Steve Ballmer, Microsoft’s award-winning CEO, recently predicted the end of print media:
In the next 10 years, the whole world of media, communications and advertising are going to be turned upside down — my opinion.
Here are the premises I have. Number one, there will be no media consumption left in 10 years that is not delivered over an IP network. There will be no newspapers, no magazines that are delivered in paper form. Everything gets delivered in an electronic form.[1]
Newspaper boxes crowd high-attention street sites around Washington and other cities. Don’t bet on IP networks changing this urban streetscape.
Thirty newspaper boxes stand outside the main entrance/exit to the Court House metro stop in Arlington, Virginia. Five boxes sell four daily newspapers — the Washington Times (25 cents), the Washington Post (50 cents; two boxes), USA Today (75 cents), and the Wall Street Journal ($1.50). All the other boxes offer free newspapers or print publications. These free publications include four Spanish-language newspapers (two dailies, two weeklies), two Catholic-Church-sponsored weekly newspapers (one in Spanish, one in English), two gay-lesbian-bisexual-trans news weeklies, a Capitol-Hill news weekly, a city-life weekly, a weekly reporting national news conspiracies, and a satirical news weekly. Eight boxes offer free print publications oriented to particular products or services, mainly homes and automobiles, but also books and employment. Within a hundred-yard radius of this site stand another forty newspaper boxes that together provide largely the same publications. [2]

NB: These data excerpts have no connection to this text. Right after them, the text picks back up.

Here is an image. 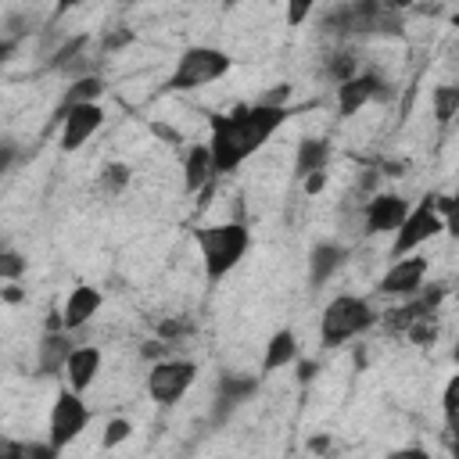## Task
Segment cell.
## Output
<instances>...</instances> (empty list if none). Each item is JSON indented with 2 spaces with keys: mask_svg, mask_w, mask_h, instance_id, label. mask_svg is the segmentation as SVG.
Here are the masks:
<instances>
[{
  "mask_svg": "<svg viewBox=\"0 0 459 459\" xmlns=\"http://www.w3.org/2000/svg\"><path fill=\"white\" fill-rule=\"evenodd\" d=\"M90 423V405L82 402V391L75 387H61L50 402V416H47V441L61 452L68 448Z\"/></svg>",
  "mask_w": 459,
  "mask_h": 459,
  "instance_id": "cell-6",
  "label": "cell"
},
{
  "mask_svg": "<svg viewBox=\"0 0 459 459\" xmlns=\"http://www.w3.org/2000/svg\"><path fill=\"white\" fill-rule=\"evenodd\" d=\"M441 283H434V290H420V294H412V298H405L398 308H387L384 316H380V323L391 330V333H405L416 319H423V316H434V308H437V301H441Z\"/></svg>",
  "mask_w": 459,
  "mask_h": 459,
  "instance_id": "cell-13",
  "label": "cell"
},
{
  "mask_svg": "<svg viewBox=\"0 0 459 459\" xmlns=\"http://www.w3.org/2000/svg\"><path fill=\"white\" fill-rule=\"evenodd\" d=\"M326 32L351 39V36H398L402 18L387 0H344L323 22Z\"/></svg>",
  "mask_w": 459,
  "mask_h": 459,
  "instance_id": "cell-2",
  "label": "cell"
},
{
  "mask_svg": "<svg viewBox=\"0 0 459 459\" xmlns=\"http://www.w3.org/2000/svg\"><path fill=\"white\" fill-rule=\"evenodd\" d=\"M326 179H330V176H326V169H323V172L305 176V179H301V186H305V194H308V197H316V194H323V190H326Z\"/></svg>",
  "mask_w": 459,
  "mask_h": 459,
  "instance_id": "cell-32",
  "label": "cell"
},
{
  "mask_svg": "<svg viewBox=\"0 0 459 459\" xmlns=\"http://www.w3.org/2000/svg\"><path fill=\"white\" fill-rule=\"evenodd\" d=\"M129 434H133V423H129L126 416H115V420L104 423V437H100V445H104V448H115V445L129 441Z\"/></svg>",
  "mask_w": 459,
  "mask_h": 459,
  "instance_id": "cell-28",
  "label": "cell"
},
{
  "mask_svg": "<svg viewBox=\"0 0 459 459\" xmlns=\"http://www.w3.org/2000/svg\"><path fill=\"white\" fill-rule=\"evenodd\" d=\"M298 333L290 330V326H280L269 341H265V351H262V373L258 377H269V373H276V369H287V366H294L298 362Z\"/></svg>",
  "mask_w": 459,
  "mask_h": 459,
  "instance_id": "cell-18",
  "label": "cell"
},
{
  "mask_svg": "<svg viewBox=\"0 0 459 459\" xmlns=\"http://www.w3.org/2000/svg\"><path fill=\"white\" fill-rule=\"evenodd\" d=\"M409 201L394 190H380V194H369L366 204H362V233L377 237V233H394L405 215H409Z\"/></svg>",
  "mask_w": 459,
  "mask_h": 459,
  "instance_id": "cell-11",
  "label": "cell"
},
{
  "mask_svg": "<svg viewBox=\"0 0 459 459\" xmlns=\"http://www.w3.org/2000/svg\"><path fill=\"white\" fill-rule=\"evenodd\" d=\"M430 104H434V118H437V126H448L452 118H459V86H455V82H441V86H434Z\"/></svg>",
  "mask_w": 459,
  "mask_h": 459,
  "instance_id": "cell-23",
  "label": "cell"
},
{
  "mask_svg": "<svg viewBox=\"0 0 459 459\" xmlns=\"http://www.w3.org/2000/svg\"><path fill=\"white\" fill-rule=\"evenodd\" d=\"M437 212H441V219H445V233H448L452 240H459V190L437 197Z\"/></svg>",
  "mask_w": 459,
  "mask_h": 459,
  "instance_id": "cell-26",
  "label": "cell"
},
{
  "mask_svg": "<svg viewBox=\"0 0 459 459\" xmlns=\"http://www.w3.org/2000/svg\"><path fill=\"white\" fill-rule=\"evenodd\" d=\"M194 380H197V362L169 355V359L151 362V369H147V394L158 405H176L194 387Z\"/></svg>",
  "mask_w": 459,
  "mask_h": 459,
  "instance_id": "cell-8",
  "label": "cell"
},
{
  "mask_svg": "<svg viewBox=\"0 0 459 459\" xmlns=\"http://www.w3.org/2000/svg\"><path fill=\"white\" fill-rule=\"evenodd\" d=\"M100 305H104V294H100L97 287H90V283L72 287V294L65 298V308H61V316H65V330H79V326H86V323L100 312Z\"/></svg>",
  "mask_w": 459,
  "mask_h": 459,
  "instance_id": "cell-16",
  "label": "cell"
},
{
  "mask_svg": "<svg viewBox=\"0 0 459 459\" xmlns=\"http://www.w3.org/2000/svg\"><path fill=\"white\" fill-rule=\"evenodd\" d=\"M452 452H455V455H459V441H452Z\"/></svg>",
  "mask_w": 459,
  "mask_h": 459,
  "instance_id": "cell-42",
  "label": "cell"
},
{
  "mask_svg": "<svg viewBox=\"0 0 459 459\" xmlns=\"http://www.w3.org/2000/svg\"><path fill=\"white\" fill-rule=\"evenodd\" d=\"M373 323H380V316L373 312V305L359 294H337L333 301H326L323 316H319V344L323 348H341L348 341H355L359 333H366Z\"/></svg>",
  "mask_w": 459,
  "mask_h": 459,
  "instance_id": "cell-4",
  "label": "cell"
},
{
  "mask_svg": "<svg viewBox=\"0 0 459 459\" xmlns=\"http://www.w3.org/2000/svg\"><path fill=\"white\" fill-rule=\"evenodd\" d=\"M14 165V140H4V154H0V172H11Z\"/></svg>",
  "mask_w": 459,
  "mask_h": 459,
  "instance_id": "cell-36",
  "label": "cell"
},
{
  "mask_svg": "<svg viewBox=\"0 0 459 459\" xmlns=\"http://www.w3.org/2000/svg\"><path fill=\"white\" fill-rule=\"evenodd\" d=\"M258 387V377H222L219 380V387H215V409H212V420L215 423H226L237 409H240V402H247L251 398V391Z\"/></svg>",
  "mask_w": 459,
  "mask_h": 459,
  "instance_id": "cell-15",
  "label": "cell"
},
{
  "mask_svg": "<svg viewBox=\"0 0 459 459\" xmlns=\"http://www.w3.org/2000/svg\"><path fill=\"white\" fill-rule=\"evenodd\" d=\"M287 97H290V86L280 82L273 93H265V97H258V100H265V104H287Z\"/></svg>",
  "mask_w": 459,
  "mask_h": 459,
  "instance_id": "cell-35",
  "label": "cell"
},
{
  "mask_svg": "<svg viewBox=\"0 0 459 459\" xmlns=\"http://www.w3.org/2000/svg\"><path fill=\"white\" fill-rule=\"evenodd\" d=\"M54 122H61V151L72 154L79 151L90 136H97V129L104 126V108L97 100L90 104H72V108H57L54 111Z\"/></svg>",
  "mask_w": 459,
  "mask_h": 459,
  "instance_id": "cell-9",
  "label": "cell"
},
{
  "mask_svg": "<svg viewBox=\"0 0 459 459\" xmlns=\"http://www.w3.org/2000/svg\"><path fill=\"white\" fill-rule=\"evenodd\" d=\"M25 265H29V262H25V258H22L18 251H11V247H7L4 255H0V276H4L7 283H14V280H18L22 273H25Z\"/></svg>",
  "mask_w": 459,
  "mask_h": 459,
  "instance_id": "cell-30",
  "label": "cell"
},
{
  "mask_svg": "<svg viewBox=\"0 0 459 459\" xmlns=\"http://www.w3.org/2000/svg\"><path fill=\"white\" fill-rule=\"evenodd\" d=\"M441 230H445V219H441V212H437V194H427V197H423V201L405 215V222L394 230L391 258L412 255L416 247H423L427 240H434Z\"/></svg>",
  "mask_w": 459,
  "mask_h": 459,
  "instance_id": "cell-7",
  "label": "cell"
},
{
  "mask_svg": "<svg viewBox=\"0 0 459 459\" xmlns=\"http://www.w3.org/2000/svg\"><path fill=\"white\" fill-rule=\"evenodd\" d=\"M100 348L97 344H75L72 348V355H68V366H65V377H68V387H75V391H90L93 387V380H97V373H100Z\"/></svg>",
  "mask_w": 459,
  "mask_h": 459,
  "instance_id": "cell-17",
  "label": "cell"
},
{
  "mask_svg": "<svg viewBox=\"0 0 459 459\" xmlns=\"http://www.w3.org/2000/svg\"><path fill=\"white\" fill-rule=\"evenodd\" d=\"M405 337H409L412 344H420V348L434 344V341H437V323H434V316H423V319H416V323L405 330Z\"/></svg>",
  "mask_w": 459,
  "mask_h": 459,
  "instance_id": "cell-27",
  "label": "cell"
},
{
  "mask_svg": "<svg viewBox=\"0 0 459 459\" xmlns=\"http://www.w3.org/2000/svg\"><path fill=\"white\" fill-rule=\"evenodd\" d=\"M129 179H133L129 165H126V161H111V165H104V172H100L97 186H100V194H104V197H122V194H126V186H129Z\"/></svg>",
  "mask_w": 459,
  "mask_h": 459,
  "instance_id": "cell-24",
  "label": "cell"
},
{
  "mask_svg": "<svg viewBox=\"0 0 459 459\" xmlns=\"http://www.w3.org/2000/svg\"><path fill=\"white\" fill-rule=\"evenodd\" d=\"M215 161H212V147L208 143H197L183 154V190L186 194H201L212 179H215Z\"/></svg>",
  "mask_w": 459,
  "mask_h": 459,
  "instance_id": "cell-19",
  "label": "cell"
},
{
  "mask_svg": "<svg viewBox=\"0 0 459 459\" xmlns=\"http://www.w3.org/2000/svg\"><path fill=\"white\" fill-rule=\"evenodd\" d=\"M72 341H68V330H47L36 344V377H57L65 373L68 366V355H72Z\"/></svg>",
  "mask_w": 459,
  "mask_h": 459,
  "instance_id": "cell-14",
  "label": "cell"
},
{
  "mask_svg": "<svg viewBox=\"0 0 459 459\" xmlns=\"http://www.w3.org/2000/svg\"><path fill=\"white\" fill-rule=\"evenodd\" d=\"M326 165H330V140H323V136L298 140V151H294V179H305L312 172H323Z\"/></svg>",
  "mask_w": 459,
  "mask_h": 459,
  "instance_id": "cell-21",
  "label": "cell"
},
{
  "mask_svg": "<svg viewBox=\"0 0 459 459\" xmlns=\"http://www.w3.org/2000/svg\"><path fill=\"white\" fill-rule=\"evenodd\" d=\"M316 7H319V0H283V14H287V25H290V29H301Z\"/></svg>",
  "mask_w": 459,
  "mask_h": 459,
  "instance_id": "cell-29",
  "label": "cell"
},
{
  "mask_svg": "<svg viewBox=\"0 0 459 459\" xmlns=\"http://www.w3.org/2000/svg\"><path fill=\"white\" fill-rule=\"evenodd\" d=\"M387 82L377 75V72H359L344 82H337V115L341 118H355L369 100H380L387 97Z\"/></svg>",
  "mask_w": 459,
  "mask_h": 459,
  "instance_id": "cell-12",
  "label": "cell"
},
{
  "mask_svg": "<svg viewBox=\"0 0 459 459\" xmlns=\"http://www.w3.org/2000/svg\"><path fill=\"white\" fill-rule=\"evenodd\" d=\"M441 412L445 416L459 412V373H452L448 384H445V391H441Z\"/></svg>",
  "mask_w": 459,
  "mask_h": 459,
  "instance_id": "cell-31",
  "label": "cell"
},
{
  "mask_svg": "<svg viewBox=\"0 0 459 459\" xmlns=\"http://www.w3.org/2000/svg\"><path fill=\"white\" fill-rule=\"evenodd\" d=\"M151 133H154V136H161V140H165V143H172V147H176V143H183V133H179V129H172V126H165V122H151Z\"/></svg>",
  "mask_w": 459,
  "mask_h": 459,
  "instance_id": "cell-33",
  "label": "cell"
},
{
  "mask_svg": "<svg viewBox=\"0 0 459 459\" xmlns=\"http://www.w3.org/2000/svg\"><path fill=\"white\" fill-rule=\"evenodd\" d=\"M230 68H233V57L226 50H219V47H186L179 54L172 75L165 79V90L190 93V90H201V86L219 82Z\"/></svg>",
  "mask_w": 459,
  "mask_h": 459,
  "instance_id": "cell-5",
  "label": "cell"
},
{
  "mask_svg": "<svg viewBox=\"0 0 459 459\" xmlns=\"http://www.w3.org/2000/svg\"><path fill=\"white\" fill-rule=\"evenodd\" d=\"M126 43H133V29H118V32H108L104 36V50H118Z\"/></svg>",
  "mask_w": 459,
  "mask_h": 459,
  "instance_id": "cell-34",
  "label": "cell"
},
{
  "mask_svg": "<svg viewBox=\"0 0 459 459\" xmlns=\"http://www.w3.org/2000/svg\"><path fill=\"white\" fill-rule=\"evenodd\" d=\"M4 298H7V301H18V298H22V290H14V287H7V290H4Z\"/></svg>",
  "mask_w": 459,
  "mask_h": 459,
  "instance_id": "cell-39",
  "label": "cell"
},
{
  "mask_svg": "<svg viewBox=\"0 0 459 459\" xmlns=\"http://www.w3.org/2000/svg\"><path fill=\"white\" fill-rule=\"evenodd\" d=\"M427 269H430V262H427L423 255H402V258H391L387 273H384L380 283H377V294H384V298H412V294L423 290Z\"/></svg>",
  "mask_w": 459,
  "mask_h": 459,
  "instance_id": "cell-10",
  "label": "cell"
},
{
  "mask_svg": "<svg viewBox=\"0 0 459 459\" xmlns=\"http://www.w3.org/2000/svg\"><path fill=\"white\" fill-rule=\"evenodd\" d=\"M455 86H459V82H455Z\"/></svg>",
  "mask_w": 459,
  "mask_h": 459,
  "instance_id": "cell-43",
  "label": "cell"
},
{
  "mask_svg": "<svg viewBox=\"0 0 459 459\" xmlns=\"http://www.w3.org/2000/svg\"><path fill=\"white\" fill-rule=\"evenodd\" d=\"M452 362L459 366V341H455V348H452Z\"/></svg>",
  "mask_w": 459,
  "mask_h": 459,
  "instance_id": "cell-40",
  "label": "cell"
},
{
  "mask_svg": "<svg viewBox=\"0 0 459 459\" xmlns=\"http://www.w3.org/2000/svg\"><path fill=\"white\" fill-rule=\"evenodd\" d=\"M79 4H86V0H57V14H65V11L79 7Z\"/></svg>",
  "mask_w": 459,
  "mask_h": 459,
  "instance_id": "cell-38",
  "label": "cell"
},
{
  "mask_svg": "<svg viewBox=\"0 0 459 459\" xmlns=\"http://www.w3.org/2000/svg\"><path fill=\"white\" fill-rule=\"evenodd\" d=\"M326 75H330L333 82H344V79L359 75V61H355L348 50H333V54L326 57Z\"/></svg>",
  "mask_w": 459,
  "mask_h": 459,
  "instance_id": "cell-25",
  "label": "cell"
},
{
  "mask_svg": "<svg viewBox=\"0 0 459 459\" xmlns=\"http://www.w3.org/2000/svg\"><path fill=\"white\" fill-rule=\"evenodd\" d=\"M247 247H251V233L244 222H215V226L197 230V251H201L208 283L226 280L244 262Z\"/></svg>",
  "mask_w": 459,
  "mask_h": 459,
  "instance_id": "cell-3",
  "label": "cell"
},
{
  "mask_svg": "<svg viewBox=\"0 0 459 459\" xmlns=\"http://www.w3.org/2000/svg\"><path fill=\"white\" fill-rule=\"evenodd\" d=\"M100 93H104V79H100L97 72H86V75L72 79V86H68V90H65V97H61V108H72V104H90V100H100Z\"/></svg>",
  "mask_w": 459,
  "mask_h": 459,
  "instance_id": "cell-22",
  "label": "cell"
},
{
  "mask_svg": "<svg viewBox=\"0 0 459 459\" xmlns=\"http://www.w3.org/2000/svg\"><path fill=\"white\" fill-rule=\"evenodd\" d=\"M445 430H448V437H452V441H459V412L445 416Z\"/></svg>",
  "mask_w": 459,
  "mask_h": 459,
  "instance_id": "cell-37",
  "label": "cell"
},
{
  "mask_svg": "<svg viewBox=\"0 0 459 459\" xmlns=\"http://www.w3.org/2000/svg\"><path fill=\"white\" fill-rule=\"evenodd\" d=\"M290 118L287 104H237L230 111H208V147H212V161L215 172H237L255 151H262L276 129Z\"/></svg>",
  "mask_w": 459,
  "mask_h": 459,
  "instance_id": "cell-1",
  "label": "cell"
},
{
  "mask_svg": "<svg viewBox=\"0 0 459 459\" xmlns=\"http://www.w3.org/2000/svg\"><path fill=\"white\" fill-rule=\"evenodd\" d=\"M344 262H348V247H341L333 240H319L308 251V287H323Z\"/></svg>",
  "mask_w": 459,
  "mask_h": 459,
  "instance_id": "cell-20",
  "label": "cell"
},
{
  "mask_svg": "<svg viewBox=\"0 0 459 459\" xmlns=\"http://www.w3.org/2000/svg\"><path fill=\"white\" fill-rule=\"evenodd\" d=\"M219 4H222V7H237L240 0H219Z\"/></svg>",
  "mask_w": 459,
  "mask_h": 459,
  "instance_id": "cell-41",
  "label": "cell"
}]
</instances>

Newspaper boxes are a distribution network with some important advantages. Newspaper boxes stand for free on public property. Because U.S. law strictly scrutinizes content-specific government regulation of print publications, very different types of print publications have an equal legal opportunity to establish newspapers boxes.[3] Because many persons travel through public spaces outside areas such as metro stations, newspaper boxes located there have good opportunities for attracting attention. Moreover, metro rides, by limiting alternative actions, favor opportunities to read. Because paper is cheap, portable, and durable, free print publications can effectively take advantage of these opportunities to serve advertising to everyone.

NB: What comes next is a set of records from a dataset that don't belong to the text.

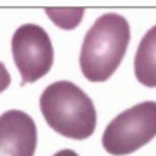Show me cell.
<instances>
[{
	"instance_id": "cell-8",
	"label": "cell",
	"mask_w": 156,
	"mask_h": 156,
	"mask_svg": "<svg viewBox=\"0 0 156 156\" xmlns=\"http://www.w3.org/2000/svg\"><path fill=\"white\" fill-rule=\"evenodd\" d=\"M9 83H11L9 72H8V69L5 67V64L0 61V94H2L3 90L9 86Z\"/></svg>"
},
{
	"instance_id": "cell-2",
	"label": "cell",
	"mask_w": 156,
	"mask_h": 156,
	"mask_svg": "<svg viewBox=\"0 0 156 156\" xmlns=\"http://www.w3.org/2000/svg\"><path fill=\"white\" fill-rule=\"evenodd\" d=\"M39 108L53 131L73 140L90 137L97 126V111L89 95L70 81L48 84L41 97Z\"/></svg>"
},
{
	"instance_id": "cell-9",
	"label": "cell",
	"mask_w": 156,
	"mask_h": 156,
	"mask_svg": "<svg viewBox=\"0 0 156 156\" xmlns=\"http://www.w3.org/2000/svg\"><path fill=\"white\" fill-rule=\"evenodd\" d=\"M53 156H78V153L73 151V150H70V148H64V150L56 151Z\"/></svg>"
},
{
	"instance_id": "cell-1",
	"label": "cell",
	"mask_w": 156,
	"mask_h": 156,
	"mask_svg": "<svg viewBox=\"0 0 156 156\" xmlns=\"http://www.w3.org/2000/svg\"><path fill=\"white\" fill-rule=\"evenodd\" d=\"M129 36L128 20L120 14L108 12L94 22L80 51V69L86 80L92 83L109 80L126 53Z\"/></svg>"
},
{
	"instance_id": "cell-3",
	"label": "cell",
	"mask_w": 156,
	"mask_h": 156,
	"mask_svg": "<svg viewBox=\"0 0 156 156\" xmlns=\"http://www.w3.org/2000/svg\"><path fill=\"white\" fill-rule=\"evenodd\" d=\"M156 136V101H144L122 111L106 125L101 144L109 154L125 156Z\"/></svg>"
},
{
	"instance_id": "cell-4",
	"label": "cell",
	"mask_w": 156,
	"mask_h": 156,
	"mask_svg": "<svg viewBox=\"0 0 156 156\" xmlns=\"http://www.w3.org/2000/svg\"><path fill=\"white\" fill-rule=\"evenodd\" d=\"M11 51L22 76V84L37 81L53 66V45L50 36L41 25H20L12 34Z\"/></svg>"
},
{
	"instance_id": "cell-6",
	"label": "cell",
	"mask_w": 156,
	"mask_h": 156,
	"mask_svg": "<svg viewBox=\"0 0 156 156\" xmlns=\"http://www.w3.org/2000/svg\"><path fill=\"white\" fill-rule=\"evenodd\" d=\"M134 75L140 84L156 87V25L139 42L134 55Z\"/></svg>"
},
{
	"instance_id": "cell-7",
	"label": "cell",
	"mask_w": 156,
	"mask_h": 156,
	"mask_svg": "<svg viewBox=\"0 0 156 156\" xmlns=\"http://www.w3.org/2000/svg\"><path fill=\"white\" fill-rule=\"evenodd\" d=\"M47 16L55 25L64 30H73L83 17V8H47Z\"/></svg>"
},
{
	"instance_id": "cell-5",
	"label": "cell",
	"mask_w": 156,
	"mask_h": 156,
	"mask_svg": "<svg viewBox=\"0 0 156 156\" xmlns=\"http://www.w3.org/2000/svg\"><path fill=\"white\" fill-rule=\"evenodd\" d=\"M37 129L31 117L19 109L0 115V156H34Z\"/></svg>"
}]
</instances>
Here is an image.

IP networks aren’t competitive with newspaper boxes. Perhaps some time in the future networked news boxes will advertise content and provide means for downloading it to portable reading devices that everyone carries. There are many, many obstacles for such a development. It’s unlikely to happen even in twenty years.
General-coverage print newspapers that persons pay to buy probably will disappear within a decade. Such publications already are a minority among those offered through newspaper boxes. Unless cities ban newspaper boxes, newspaper boxes and the print media they contain are likely to continue to exist for decades.
Notes:
[1] Postful insightfully observes that all content is already aggregated and distributed digitally and is only pushed to print for output.
[2] Here’s a list of the individual publications, along with some additional information about them.
[3] In Lakewood v. Plain Dealer Publishing Co., 486 U.S. 750 (1988), the U.S. Supreme Court overruled a city ordinance that gave the city’s mayor wide discretion to determine what publications were allowed in newspaper boxes. In City of Cincinnati v. Discovery Network, Inc., et al., 507 U.S. 410 (1993), the Supreme Court declared that a selective and categorical ban on “commercial handbills” was unconstitutional. Practical challenges to establishing new newspaper boxes and maintaining existing ones are significant. Some cities are pondering new regulations for newspaper boxes while publishers are fighting strongly against restrictions.